Earlier I skipped over the ![[Directors.base]] line of the template. This line is an embedded Obsidian Base which provides a database like view to notes. In this case we use it to nicely display the titles in our vault belonging to a director.

The important part is I use the current file as part of the query so the Base shows different values for different directors.
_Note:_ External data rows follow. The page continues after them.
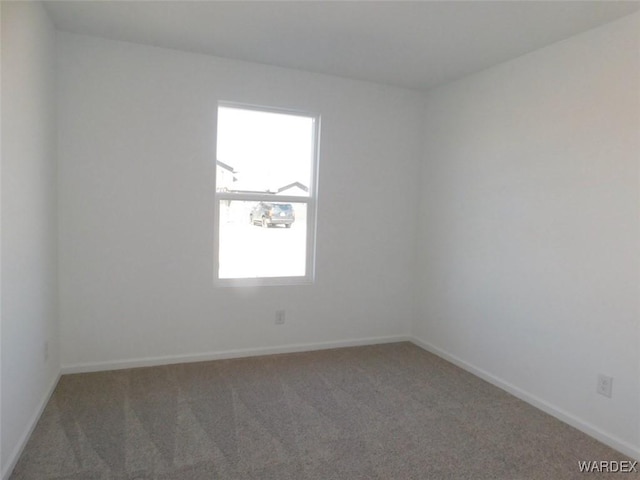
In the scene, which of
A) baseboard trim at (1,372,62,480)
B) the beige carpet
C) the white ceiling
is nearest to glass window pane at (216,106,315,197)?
the white ceiling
You can read about this in the docs here.

filters:
  and:
    - file.hasTag("type/media")
    - director.contains(this.file.name)
formulas:
  num_rating: |
    number(rating_imdb)
  Rating: number(rating_imdb)
  Poster: image(poster)
  Release: number(release_year)
  Genres: genres.join(", ")
views:
  - type: dynamic-views-grid
    name: Cards
    order:
      - file.name
      - formula.Release
      - genres
      - formula.Rating
    sort:
      - property: formula.Rating
        direction: DESC
    id: dxwma1-Cards
    propertyLabels: hide
    imageProperty: note.poster
    imageFormat: cover
    imagePosition: top
    fallbackToContent: false
    imageFit: contain
    imageRatio: 1.4
    minimumColumns: one
  - type: table
    name: View
    order:
      - formula.Poster
      - file.name
      - formula.Release
      - formula.Rating
      - genres
    sort:
      - property: cover
        direction: ASC
      - property: file.ctime
        direction: DESC
    image: note.poster
    cardSize: 350
    imageAspectRatio: 1.35
    rowHeight: extra
    columnSize:
      formula.Poster: 179
      note.genres: 404
      formula.Rating: 166
Directors.base

The section is rendered in the Christopher Nolan file like below:

Bases Section

Final Thoughts

In this article, we have begun on our journey of a complete Film catalog with Obsidian. We can now open a Director’s file and be able to see some basic information as well as easily discover new films through the known_for field.

We can apply the same strategy to the rest of the cast and push the data enrichment even further. We’ll be exploring this in the second part of this article.